RCA-2026-03-16-002: SSH Config Order - Host * Overrides Specific Hosts

Executive Summary

SSH to Cisco ISE failed with "Permission denied" without prompting for password. Root cause: Host * block in SSH config set PasswordAuthentication no before the ISE-specific block was processed.

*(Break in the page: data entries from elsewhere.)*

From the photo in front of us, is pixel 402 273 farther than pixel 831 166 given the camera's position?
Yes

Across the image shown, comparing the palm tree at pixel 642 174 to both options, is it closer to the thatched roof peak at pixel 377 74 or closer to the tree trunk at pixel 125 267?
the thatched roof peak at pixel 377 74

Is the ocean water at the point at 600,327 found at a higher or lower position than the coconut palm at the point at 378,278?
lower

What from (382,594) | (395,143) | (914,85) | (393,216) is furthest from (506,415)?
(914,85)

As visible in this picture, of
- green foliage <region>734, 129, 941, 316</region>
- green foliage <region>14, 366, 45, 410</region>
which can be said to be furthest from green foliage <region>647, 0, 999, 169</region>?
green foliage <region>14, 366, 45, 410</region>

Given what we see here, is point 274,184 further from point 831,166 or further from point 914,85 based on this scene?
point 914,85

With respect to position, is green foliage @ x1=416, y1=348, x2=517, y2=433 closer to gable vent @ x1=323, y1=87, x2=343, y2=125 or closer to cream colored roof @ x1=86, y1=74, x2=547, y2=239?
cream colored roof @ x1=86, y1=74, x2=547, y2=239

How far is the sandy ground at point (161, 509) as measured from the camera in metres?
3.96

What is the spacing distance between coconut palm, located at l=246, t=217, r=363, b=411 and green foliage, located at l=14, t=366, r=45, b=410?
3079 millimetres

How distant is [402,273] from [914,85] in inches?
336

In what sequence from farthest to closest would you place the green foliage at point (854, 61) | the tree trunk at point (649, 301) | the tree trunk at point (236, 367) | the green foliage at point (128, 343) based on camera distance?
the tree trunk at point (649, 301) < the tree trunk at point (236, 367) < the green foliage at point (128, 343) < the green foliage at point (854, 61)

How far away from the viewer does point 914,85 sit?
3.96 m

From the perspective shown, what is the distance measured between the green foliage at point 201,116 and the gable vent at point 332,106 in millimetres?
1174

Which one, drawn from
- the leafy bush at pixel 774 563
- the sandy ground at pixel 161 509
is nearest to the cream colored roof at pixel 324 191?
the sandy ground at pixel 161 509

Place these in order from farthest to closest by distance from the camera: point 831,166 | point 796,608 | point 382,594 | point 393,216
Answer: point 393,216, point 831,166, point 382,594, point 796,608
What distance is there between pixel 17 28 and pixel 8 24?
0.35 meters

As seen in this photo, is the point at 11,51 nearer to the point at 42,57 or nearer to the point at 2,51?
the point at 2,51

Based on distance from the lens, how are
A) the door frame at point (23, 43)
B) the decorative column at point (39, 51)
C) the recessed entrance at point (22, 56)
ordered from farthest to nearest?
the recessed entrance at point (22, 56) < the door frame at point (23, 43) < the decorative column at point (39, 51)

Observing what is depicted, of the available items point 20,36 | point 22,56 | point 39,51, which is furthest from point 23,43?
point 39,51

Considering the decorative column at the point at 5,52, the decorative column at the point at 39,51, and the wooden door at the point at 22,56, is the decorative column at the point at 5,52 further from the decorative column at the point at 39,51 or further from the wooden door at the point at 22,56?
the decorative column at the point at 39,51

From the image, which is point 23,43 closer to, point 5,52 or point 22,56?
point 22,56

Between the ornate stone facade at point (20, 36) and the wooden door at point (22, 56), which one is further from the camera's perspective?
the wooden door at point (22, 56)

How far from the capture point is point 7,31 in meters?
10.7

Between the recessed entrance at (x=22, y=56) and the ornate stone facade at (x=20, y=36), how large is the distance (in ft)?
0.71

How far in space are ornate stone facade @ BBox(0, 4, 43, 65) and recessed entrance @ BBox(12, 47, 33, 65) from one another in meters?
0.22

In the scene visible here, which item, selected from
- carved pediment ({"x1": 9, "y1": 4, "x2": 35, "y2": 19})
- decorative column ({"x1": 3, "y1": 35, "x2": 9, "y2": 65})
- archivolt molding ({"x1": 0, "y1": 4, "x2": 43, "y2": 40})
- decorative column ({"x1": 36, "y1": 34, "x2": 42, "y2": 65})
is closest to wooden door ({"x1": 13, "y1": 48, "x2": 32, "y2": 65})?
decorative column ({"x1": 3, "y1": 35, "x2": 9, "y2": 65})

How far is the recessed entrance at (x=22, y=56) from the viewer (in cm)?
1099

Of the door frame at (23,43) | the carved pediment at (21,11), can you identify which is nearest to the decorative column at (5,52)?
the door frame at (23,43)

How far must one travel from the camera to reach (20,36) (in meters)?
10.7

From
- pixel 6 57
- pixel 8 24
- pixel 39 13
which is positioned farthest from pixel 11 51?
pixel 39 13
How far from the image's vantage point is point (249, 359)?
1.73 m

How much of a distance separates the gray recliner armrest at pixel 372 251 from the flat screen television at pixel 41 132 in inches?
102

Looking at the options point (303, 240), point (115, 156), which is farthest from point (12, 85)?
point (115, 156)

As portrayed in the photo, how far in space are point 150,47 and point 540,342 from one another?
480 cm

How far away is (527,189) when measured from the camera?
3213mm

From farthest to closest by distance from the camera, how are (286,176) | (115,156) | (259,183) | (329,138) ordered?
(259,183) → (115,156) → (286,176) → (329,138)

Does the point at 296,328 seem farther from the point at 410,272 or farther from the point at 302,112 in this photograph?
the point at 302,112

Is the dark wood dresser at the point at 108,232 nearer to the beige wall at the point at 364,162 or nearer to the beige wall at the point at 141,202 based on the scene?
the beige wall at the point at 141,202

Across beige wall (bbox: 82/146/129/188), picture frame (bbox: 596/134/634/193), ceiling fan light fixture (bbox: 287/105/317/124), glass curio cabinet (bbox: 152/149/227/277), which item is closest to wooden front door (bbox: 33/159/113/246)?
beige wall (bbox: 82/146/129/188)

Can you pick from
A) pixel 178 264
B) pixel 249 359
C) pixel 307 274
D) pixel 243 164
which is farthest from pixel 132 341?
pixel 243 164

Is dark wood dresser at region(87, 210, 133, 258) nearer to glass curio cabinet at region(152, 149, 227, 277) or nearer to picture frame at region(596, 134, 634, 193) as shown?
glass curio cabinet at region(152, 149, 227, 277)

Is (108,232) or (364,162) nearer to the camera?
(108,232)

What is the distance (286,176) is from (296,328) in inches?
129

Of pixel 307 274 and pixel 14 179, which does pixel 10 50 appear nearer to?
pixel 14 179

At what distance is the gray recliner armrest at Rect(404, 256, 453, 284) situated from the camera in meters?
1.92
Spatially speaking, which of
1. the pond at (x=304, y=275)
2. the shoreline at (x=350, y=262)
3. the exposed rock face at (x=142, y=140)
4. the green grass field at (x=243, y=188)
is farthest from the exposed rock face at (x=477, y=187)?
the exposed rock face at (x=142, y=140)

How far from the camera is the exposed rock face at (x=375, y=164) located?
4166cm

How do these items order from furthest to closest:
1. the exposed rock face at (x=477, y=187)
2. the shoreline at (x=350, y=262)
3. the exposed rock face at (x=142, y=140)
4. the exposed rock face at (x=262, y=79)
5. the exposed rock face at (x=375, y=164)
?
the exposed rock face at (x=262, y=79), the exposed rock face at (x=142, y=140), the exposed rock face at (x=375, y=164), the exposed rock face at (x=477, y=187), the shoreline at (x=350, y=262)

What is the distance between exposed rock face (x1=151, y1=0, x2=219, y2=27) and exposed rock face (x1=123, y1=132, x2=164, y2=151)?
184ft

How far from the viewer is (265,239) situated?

SSH config uses first-match-wins for each option, so global defaults must come AFTER device-specific exceptions.

Timeline

Time Event

Time	Event
2026-03-16 12:30	Attempted `ssh ise-02`, got "Permission denied (publickey,password)"
2026-03-16 12:35	Tried various SSH options, still no password prompt
2026-03-16 12:40	Verbose output showed SSH trying keys, never attempting password
2026-03-16 12:45	Identified `Host *` block setting `PasswordAuthentication no` before ISE block
2026-03-16 12:47	Confirmed fix with explicit options on command line

2026-03-16 12:30

Attempted ssh ise-02, got "Permission denied (publickey,password)"

2026-03-16 12:35

Tried various SSH options, still no password prompt

2026-03-16 12:40

Verbose output showed SSH trying keys, never attempting password

2026-03-16 12:45

Identified Host * block setting PasswordAuthentication no before ISE block

2026-03-16 12:47

Confirmed fix with explicit options on command line

Root Cause

The Problem

SSH config file structure:

Host *                          # Line ~50 - FIRST MATCH
    PasswordAuthentication no   # Sets this for ALL hosts
    PreferredAuthentications publickey
    ...

Host ise-01 ise-02              # Line ~200 - TOO LATE
    PasswordAuthentication yes  # IGNORED - already set above
    PreferredAuthentications keyboard-interactive,password

SSH Config Processing Rules

SSH config uses first match wins for each option:

SSH reads config top to bottom
For each option, the FIRST value found is used
Later values for the same option are IGNORED
Host * matches everything - if it comes first, it wins

Root Cause Statement

Device-specific SSH authentication settings were overridden by global Host * defaults because the global block appeared before the specific host blocks in the config file.

Resolution

Immediate Fix (Command Line Override)

/usr/bin/ssh -o PasswordAuthentication=yes \
    -o PreferredAuthentications=keyboard-interactive,password \
    -o PubkeyAuthentication=no \
    admin@10.50.1.21

Permanent Fix (Config Restructure)

Move all device-specific exceptions BEFORE Host *:

# ═══════════════════════════════════════════════════════════════════════════════
# EXCEPTIONS - Must come BEFORE Host *
# ═══════════════════════════════════════════════════════════════════════════════

Host ssh.dev.azure.com
    # Azure DevOps exception
    ...

Host ise-01 ise-02 ise-lab          # <-- MOVE HERE
    User admin
    PubkeyAuthentication no
    PasswordAuthentication yes
    ...

Host cisco-* switch-* router-*      # <-- MOVE HERE
    User admin
    PubkeyAuthentication no
    PasswordAuthentication yes
    ...

# ═══════════════════════════════════════════════════════════════════════════════
# GLOBAL DEFAULTS - Must come AFTER exceptions
# ═══════════════════════════════════════════════════════════════════════════════

Host *
    PasswordAuthentication no
    PreferredAuthentications publickey
    ...

# ═══════════════════════════════════════════════════════════════════════════════
# REGULAR HOSTS - These inherit from Host * but can override
# ═══════════════════════════════════════════════════════════════════════════════

Host kvm-01
    HostName 10.50.1.110
    # Inherits PasswordAuthentication no from Host *

ISE SSH Limitations

Cisco ISE does NOT support SSH certificates (Vault SSH CA).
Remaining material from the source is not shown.